Zamanın birinde Gelinin biri kayınvalidesine büyü yapıp öldürmek için o zamanın  alimlerinden birine gider.Alim durumun vahameti karşısında şaşırır avcun tuzla doldurup o tuza birşeyler okur ve geline verir. Bunu kayınvalidenin yemeğine katacaksın zamanla ölecektir. Lakin büyünün tesiri için ona iyi davranman hiçbir dediğini  ikiletmemen gerekir diyor. Gelin eve geldikten hemen sonra uygulamaya başlıyor ve kayınvalidesine hergün yemegiyle birlikte yediriyor ve ona çok iyi davranıyor. Zamanla kayınvalide de gelinine karşı çok iyi davranmaya başlıyor ve kısa süre sonra gelin kayınvalidesini öyle seviyorki yaptının pişmanlıgıyla vicdanı sızlıyor ve doğru alimin yanına gidiyor. Anlatıyo olayı ve diyoki ben kayınvalidemi çok seviyorum ve ölmesini istemiyorum artık. Alim adam  tebessüm ediyor kızım korkma o tuz öldürmez kayınvalidenle bir sorunun vardı ve ben bunu ortadan kaldırmak icin sana öyle söyledim. Normal bir tuz bu diyor.

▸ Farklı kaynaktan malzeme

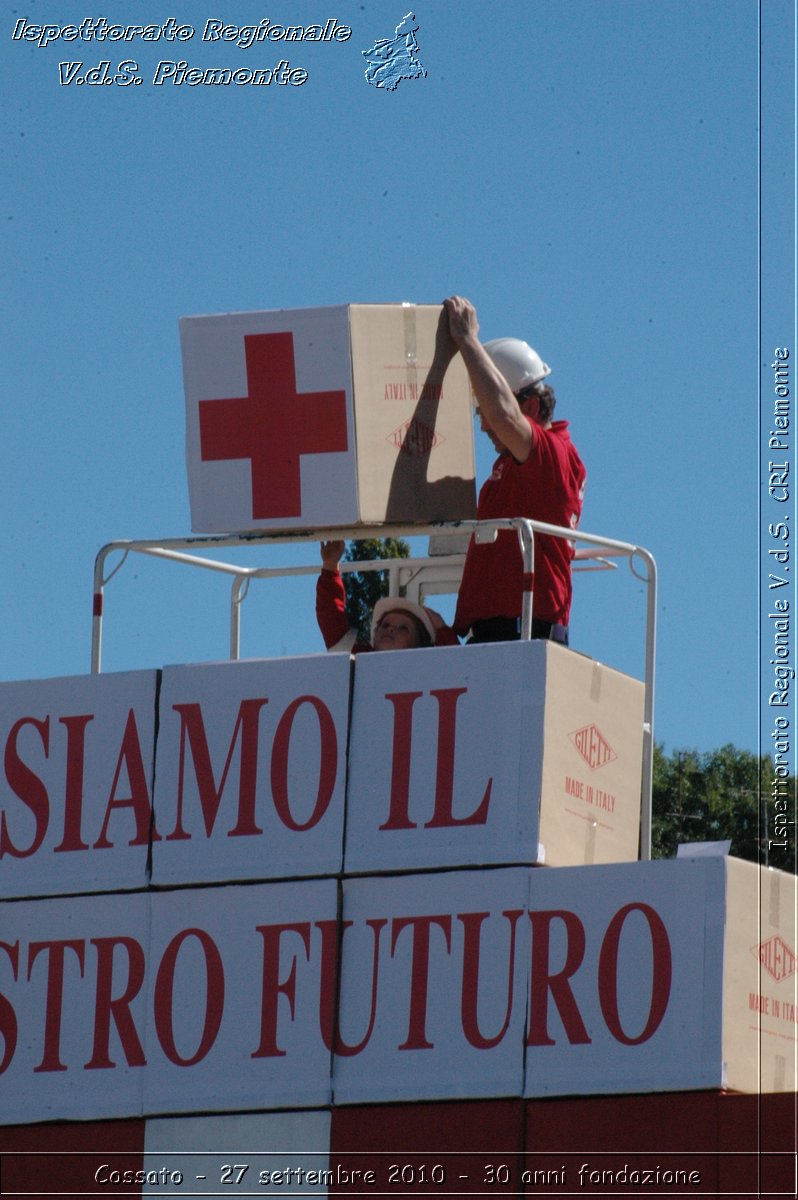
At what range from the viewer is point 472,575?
8703mm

Yani bu çok önemli bir kıssas benim icin. Hakikaten bir güleryüzün bir karşılıksız iyiliğin kalpleri yumuşatacagına asık suratları gülümsetecegi,ne inanan bir felsefem var. Varsayalım ki bir dostluk görmesem bile dost olabilmek, iyi olabilmekte çok iyi birşey.